We included in our final calculations the differential amplification efficiency of each pair of primers. This is a critical step, because omitting this calculation could lead to a misinterpretation of the real-time PCR data. Therefore, after PCR using a gene-specific forward primer and the BW3 reverse primer, the V1, V11, and V13 products were purified from agarose gels. The purified PCR products for V1, V11, and V13 were quantified for DNA concentration using PicoGreen. Samples were diluted to the same number of amplicon copies. Because there are differences in sizes between the V1, V11, and V13 PCR products, we considered it more appropriate to dilute samples based on the number of amplicon copies rather than on their DNA concentration. Amplicon copy calculations take into consideration both the fragment size and the mass of one amplicon molecule.
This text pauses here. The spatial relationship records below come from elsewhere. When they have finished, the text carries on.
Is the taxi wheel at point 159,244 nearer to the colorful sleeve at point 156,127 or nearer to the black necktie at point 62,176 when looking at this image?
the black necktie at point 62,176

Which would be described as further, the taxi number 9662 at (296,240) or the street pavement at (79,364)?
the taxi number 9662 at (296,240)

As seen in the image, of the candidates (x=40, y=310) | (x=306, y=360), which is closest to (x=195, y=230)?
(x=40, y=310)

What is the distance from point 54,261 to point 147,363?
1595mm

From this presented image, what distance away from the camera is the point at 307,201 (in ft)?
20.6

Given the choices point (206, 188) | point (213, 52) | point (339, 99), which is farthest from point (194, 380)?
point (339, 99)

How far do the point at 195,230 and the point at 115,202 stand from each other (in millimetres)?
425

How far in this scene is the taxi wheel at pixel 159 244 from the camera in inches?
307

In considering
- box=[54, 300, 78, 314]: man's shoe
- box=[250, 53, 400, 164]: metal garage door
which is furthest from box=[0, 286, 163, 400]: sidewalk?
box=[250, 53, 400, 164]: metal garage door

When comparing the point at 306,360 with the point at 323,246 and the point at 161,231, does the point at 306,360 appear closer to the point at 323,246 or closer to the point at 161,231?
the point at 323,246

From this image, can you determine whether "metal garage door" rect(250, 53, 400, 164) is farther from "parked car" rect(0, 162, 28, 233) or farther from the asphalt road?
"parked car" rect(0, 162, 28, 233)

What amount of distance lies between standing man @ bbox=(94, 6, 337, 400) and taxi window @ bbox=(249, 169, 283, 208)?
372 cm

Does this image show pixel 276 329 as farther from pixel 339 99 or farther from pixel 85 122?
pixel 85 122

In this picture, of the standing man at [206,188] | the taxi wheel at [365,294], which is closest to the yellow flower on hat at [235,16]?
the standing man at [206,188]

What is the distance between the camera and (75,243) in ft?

As a practical test for PCR efficiency, we constructed a standard curve by using 10-fold dilutions of each PCR product (10,11). The quantification was made by SYBR Green real-time PCR. For normalization purposes, the whole product signal was measured by using a family-specific forward primer (V107co-5′) and the BW3 primer. After determination of the cycle threshold (C_T) values for each primer combination (C_Tcom), the C_T value from the whole product signal (C_Tp) was subtracted from C_Tcom (C_Tcom-C_Tp). The difference was named C_T control. So, when differences in primer efficiency where taken into consideration, chromatin accessibility of individual gene family members were calculated as 2-(C_{T sample}-C_{T control}), where C_{T sample} is the C_T value for a specific gene, and C_{T control} is the efficiency of the respective primer combination. Data are finally presented as relative to the chromatin accessibility of the V1 gene. We found that at very limiting conditions of enzyme concentration and incubation time, V1 had the highest accessibility over V11 and V13, which agrees with its highest rearrangement frequency in that family (Figure 2).

Figure 2. Sensitive and quantitative measurement of chromatin accessibility of individual members of a highly homologous gene family. (Click to enlarge)

In the present study, we have improved the quantification of chromatin accessibility of individual gene family members by combining LM-PCR with real-time PCR. Our assay allows the use of a small amount of sample and is both sensitive and quantitative. Furthermore, by considering the primer efficiency differences in the final calculation, the quantification is more accurate as opposed to simply measuring and comparing individual C_T values.